■ **SOURCE MATERIAL**:
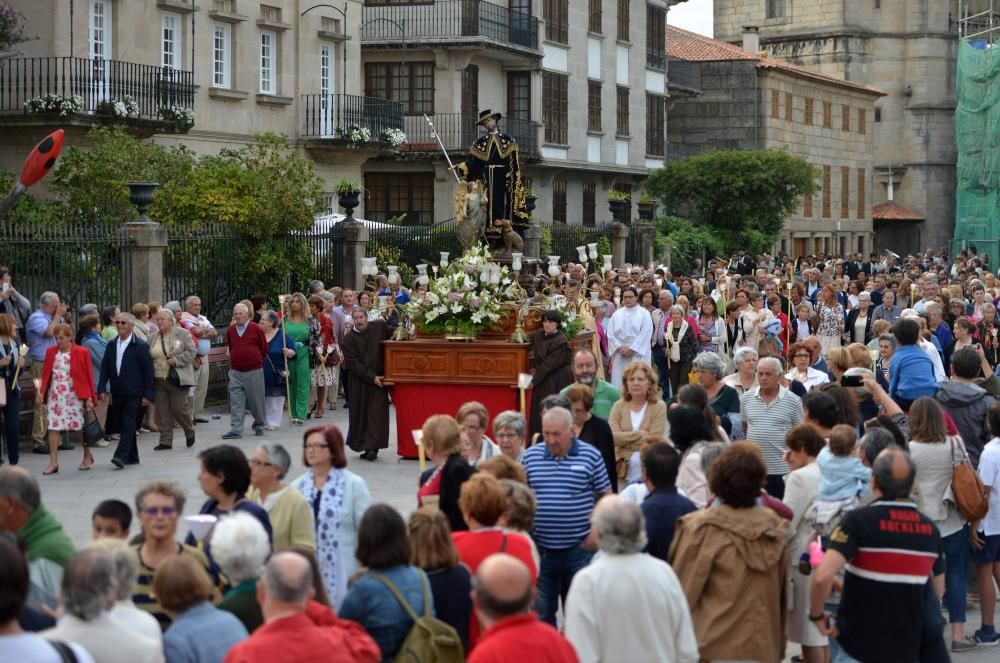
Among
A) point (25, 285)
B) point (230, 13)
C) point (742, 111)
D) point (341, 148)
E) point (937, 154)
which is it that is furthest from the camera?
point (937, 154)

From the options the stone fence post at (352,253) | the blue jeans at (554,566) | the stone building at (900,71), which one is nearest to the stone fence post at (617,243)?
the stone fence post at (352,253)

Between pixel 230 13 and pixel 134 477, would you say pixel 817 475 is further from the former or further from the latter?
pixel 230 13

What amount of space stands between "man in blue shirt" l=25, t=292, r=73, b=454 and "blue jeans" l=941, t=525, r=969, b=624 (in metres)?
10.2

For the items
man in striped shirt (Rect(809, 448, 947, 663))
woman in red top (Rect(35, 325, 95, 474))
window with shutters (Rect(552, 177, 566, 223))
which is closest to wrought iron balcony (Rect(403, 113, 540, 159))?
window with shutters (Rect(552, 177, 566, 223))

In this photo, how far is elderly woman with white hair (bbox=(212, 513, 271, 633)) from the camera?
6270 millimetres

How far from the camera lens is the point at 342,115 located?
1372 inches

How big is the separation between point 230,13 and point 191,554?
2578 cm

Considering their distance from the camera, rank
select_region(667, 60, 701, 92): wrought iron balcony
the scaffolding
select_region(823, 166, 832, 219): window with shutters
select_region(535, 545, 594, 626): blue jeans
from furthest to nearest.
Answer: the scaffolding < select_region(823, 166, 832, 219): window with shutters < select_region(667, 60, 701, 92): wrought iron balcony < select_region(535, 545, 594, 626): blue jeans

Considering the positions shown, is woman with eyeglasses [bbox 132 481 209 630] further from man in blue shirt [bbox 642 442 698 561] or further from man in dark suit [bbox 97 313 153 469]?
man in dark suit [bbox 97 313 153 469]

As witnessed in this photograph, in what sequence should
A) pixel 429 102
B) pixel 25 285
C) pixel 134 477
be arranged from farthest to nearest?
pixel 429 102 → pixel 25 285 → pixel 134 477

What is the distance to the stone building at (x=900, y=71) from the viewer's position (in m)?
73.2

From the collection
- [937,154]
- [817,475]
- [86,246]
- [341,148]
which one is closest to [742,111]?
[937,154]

--

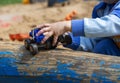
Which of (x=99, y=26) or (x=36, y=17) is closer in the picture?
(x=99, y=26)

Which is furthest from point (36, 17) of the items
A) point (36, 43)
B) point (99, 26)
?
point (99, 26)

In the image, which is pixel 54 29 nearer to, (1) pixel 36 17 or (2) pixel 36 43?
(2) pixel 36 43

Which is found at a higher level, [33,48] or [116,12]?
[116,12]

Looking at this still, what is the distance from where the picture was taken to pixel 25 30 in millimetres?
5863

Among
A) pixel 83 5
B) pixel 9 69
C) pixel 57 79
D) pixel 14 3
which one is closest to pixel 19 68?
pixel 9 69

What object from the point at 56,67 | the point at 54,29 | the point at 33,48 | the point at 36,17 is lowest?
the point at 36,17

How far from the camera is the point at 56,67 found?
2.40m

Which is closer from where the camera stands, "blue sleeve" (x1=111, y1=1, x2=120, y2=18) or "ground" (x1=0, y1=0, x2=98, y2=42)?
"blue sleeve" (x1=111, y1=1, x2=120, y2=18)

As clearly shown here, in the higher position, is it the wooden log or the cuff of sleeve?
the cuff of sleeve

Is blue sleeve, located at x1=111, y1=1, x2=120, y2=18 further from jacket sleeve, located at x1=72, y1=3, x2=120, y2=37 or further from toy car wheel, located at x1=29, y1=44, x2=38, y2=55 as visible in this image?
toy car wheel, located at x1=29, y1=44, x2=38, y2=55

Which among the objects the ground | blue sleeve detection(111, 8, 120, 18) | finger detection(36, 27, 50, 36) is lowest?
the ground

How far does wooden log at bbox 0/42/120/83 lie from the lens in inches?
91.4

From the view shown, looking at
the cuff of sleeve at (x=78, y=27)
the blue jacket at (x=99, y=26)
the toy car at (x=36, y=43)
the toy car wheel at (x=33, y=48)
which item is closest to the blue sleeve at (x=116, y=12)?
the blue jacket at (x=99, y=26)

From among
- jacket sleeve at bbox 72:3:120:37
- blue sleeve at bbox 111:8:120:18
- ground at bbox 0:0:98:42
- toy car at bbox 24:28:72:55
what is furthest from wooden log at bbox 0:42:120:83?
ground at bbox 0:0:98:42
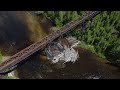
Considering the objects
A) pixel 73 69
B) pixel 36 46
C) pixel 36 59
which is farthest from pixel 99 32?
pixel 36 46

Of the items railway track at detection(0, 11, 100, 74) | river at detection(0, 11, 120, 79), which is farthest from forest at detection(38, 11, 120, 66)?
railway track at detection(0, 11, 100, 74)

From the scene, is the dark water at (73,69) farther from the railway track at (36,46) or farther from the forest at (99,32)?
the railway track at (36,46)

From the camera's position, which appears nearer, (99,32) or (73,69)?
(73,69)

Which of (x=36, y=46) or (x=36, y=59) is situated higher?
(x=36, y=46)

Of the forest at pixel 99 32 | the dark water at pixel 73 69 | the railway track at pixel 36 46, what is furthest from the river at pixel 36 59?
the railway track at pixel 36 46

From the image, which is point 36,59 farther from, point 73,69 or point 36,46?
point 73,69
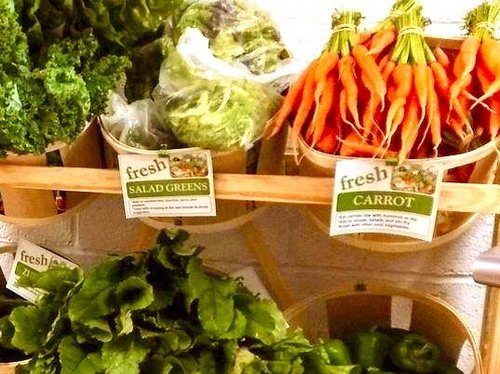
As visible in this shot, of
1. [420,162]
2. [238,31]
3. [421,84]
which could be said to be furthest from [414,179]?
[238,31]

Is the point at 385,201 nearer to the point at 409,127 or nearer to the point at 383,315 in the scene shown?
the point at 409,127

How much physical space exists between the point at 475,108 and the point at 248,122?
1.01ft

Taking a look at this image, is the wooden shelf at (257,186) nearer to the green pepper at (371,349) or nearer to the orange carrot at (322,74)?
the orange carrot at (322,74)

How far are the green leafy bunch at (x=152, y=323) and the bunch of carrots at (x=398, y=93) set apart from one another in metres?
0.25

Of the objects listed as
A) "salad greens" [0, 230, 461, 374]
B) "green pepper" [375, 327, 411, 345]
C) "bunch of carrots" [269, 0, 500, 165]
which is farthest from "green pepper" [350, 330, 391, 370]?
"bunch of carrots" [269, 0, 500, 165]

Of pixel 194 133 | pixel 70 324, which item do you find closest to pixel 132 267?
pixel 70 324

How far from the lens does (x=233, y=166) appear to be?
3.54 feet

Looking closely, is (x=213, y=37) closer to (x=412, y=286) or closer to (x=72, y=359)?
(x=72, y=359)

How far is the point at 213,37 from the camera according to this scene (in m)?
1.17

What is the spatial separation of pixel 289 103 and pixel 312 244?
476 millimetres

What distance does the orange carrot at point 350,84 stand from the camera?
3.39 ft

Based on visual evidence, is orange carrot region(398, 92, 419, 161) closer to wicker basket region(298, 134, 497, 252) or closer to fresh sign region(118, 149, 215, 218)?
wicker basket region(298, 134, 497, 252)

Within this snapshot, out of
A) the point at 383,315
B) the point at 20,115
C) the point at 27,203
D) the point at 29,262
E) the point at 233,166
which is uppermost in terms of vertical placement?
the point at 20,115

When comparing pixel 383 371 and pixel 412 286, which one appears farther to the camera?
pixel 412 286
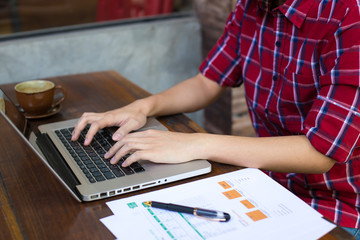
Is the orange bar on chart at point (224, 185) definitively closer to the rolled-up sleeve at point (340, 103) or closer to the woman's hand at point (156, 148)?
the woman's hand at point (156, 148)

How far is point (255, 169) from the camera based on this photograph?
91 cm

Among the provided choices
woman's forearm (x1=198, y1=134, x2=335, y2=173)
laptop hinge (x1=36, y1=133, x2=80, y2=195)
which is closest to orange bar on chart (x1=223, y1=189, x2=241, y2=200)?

==

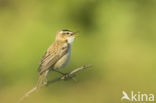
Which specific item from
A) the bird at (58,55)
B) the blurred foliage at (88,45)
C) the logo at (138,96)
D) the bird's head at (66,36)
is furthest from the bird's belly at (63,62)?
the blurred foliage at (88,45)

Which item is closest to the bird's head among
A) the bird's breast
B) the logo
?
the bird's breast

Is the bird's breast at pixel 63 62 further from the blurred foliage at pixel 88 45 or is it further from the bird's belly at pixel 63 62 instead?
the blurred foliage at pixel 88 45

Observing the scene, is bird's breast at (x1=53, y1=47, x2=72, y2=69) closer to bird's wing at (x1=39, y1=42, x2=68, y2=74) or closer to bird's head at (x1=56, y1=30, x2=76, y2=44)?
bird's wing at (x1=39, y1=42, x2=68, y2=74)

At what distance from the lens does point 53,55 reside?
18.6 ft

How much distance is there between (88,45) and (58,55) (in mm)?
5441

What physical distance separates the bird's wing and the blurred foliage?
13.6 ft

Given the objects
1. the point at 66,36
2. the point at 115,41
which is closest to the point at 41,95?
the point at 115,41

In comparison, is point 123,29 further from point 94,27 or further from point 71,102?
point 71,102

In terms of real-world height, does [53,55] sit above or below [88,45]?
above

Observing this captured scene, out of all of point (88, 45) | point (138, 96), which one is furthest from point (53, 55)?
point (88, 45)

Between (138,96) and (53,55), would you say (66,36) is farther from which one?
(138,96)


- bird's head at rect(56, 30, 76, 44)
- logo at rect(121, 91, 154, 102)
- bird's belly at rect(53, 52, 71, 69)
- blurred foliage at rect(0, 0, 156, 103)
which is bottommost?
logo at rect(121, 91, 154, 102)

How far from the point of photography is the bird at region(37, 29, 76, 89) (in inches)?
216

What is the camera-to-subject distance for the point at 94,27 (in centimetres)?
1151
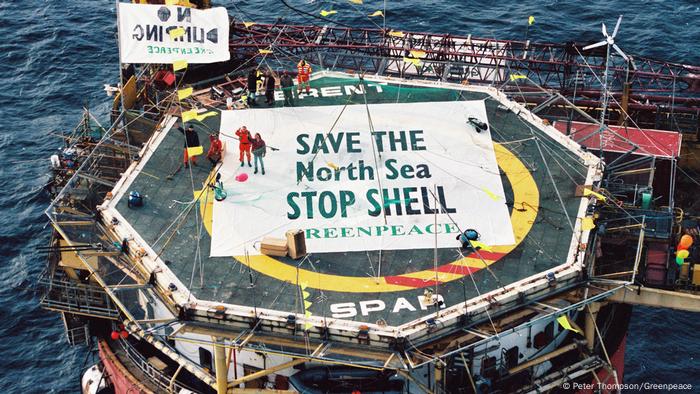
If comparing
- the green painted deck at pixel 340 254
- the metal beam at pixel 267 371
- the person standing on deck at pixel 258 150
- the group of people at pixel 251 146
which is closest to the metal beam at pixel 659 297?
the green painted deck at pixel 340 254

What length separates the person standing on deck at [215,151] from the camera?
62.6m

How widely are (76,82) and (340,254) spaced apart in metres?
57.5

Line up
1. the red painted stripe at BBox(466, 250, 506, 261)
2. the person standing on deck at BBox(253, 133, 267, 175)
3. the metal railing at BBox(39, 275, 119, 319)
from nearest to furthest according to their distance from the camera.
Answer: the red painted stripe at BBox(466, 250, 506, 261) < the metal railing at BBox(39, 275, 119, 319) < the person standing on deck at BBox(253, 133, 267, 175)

■ **EXERCISE**: Repeat the data from the line holding "Observing this captured" through the line holding "Answer: the red", including both of those lines. Leave out the pictures.

■ **FULL RESPONSE**:
Observing this captured scene, out of all of point (88, 45) | point (138, 96), which one is furthest from point (53, 55)?
point (88, 45)

Between (138,96) and (53,55), would you say (66,36) is farther from which one?
(138,96)


- bird's head at rect(56, 30, 76, 44)
- logo at rect(121, 91, 154, 102)
- bird's belly at rect(53, 52, 71, 69)
- blurred foliage at rect(0, 0, 156, 103)
which is bottommost?
logo at rect(121, 91, 154, 102)

How far from the point of photography is the bird at region(37, 29, 76, 89) (in inches)?
216

What is the camera-to-subject distance for the point at 94,27 (in centimetres)?
1151
If comparing
- the green painted deck at pixel 340 254
- the metal beam at pixel 267 371
- the person standing on deck at pixel 258 150
- the group of people at pixel 251 146
which is closest to the metal beam at pixel 659 297?
the green painted deck at pixel 340 254

What length separates the person standing on deck at [215,151] from the camera?
62.6m

How widely are (76,82) and (340,254) spaced apart in metres?
57.5

Line up
1. the red painted stripe at BBox(466, 250, 506, 261)
2. the person standing on deck at BBox(253, 133, 267, 175)
3. the metal railing at BBox(39, 275, 119, 319)
from nearest to furthest according to their distance from the camera.
Answer: the red painted stripe at BBox(466, 250, 506, 261) < the metal railing at BBox(39, 275, 119, 319) < the person standing on deck at BBox(253, 133, 267, 175)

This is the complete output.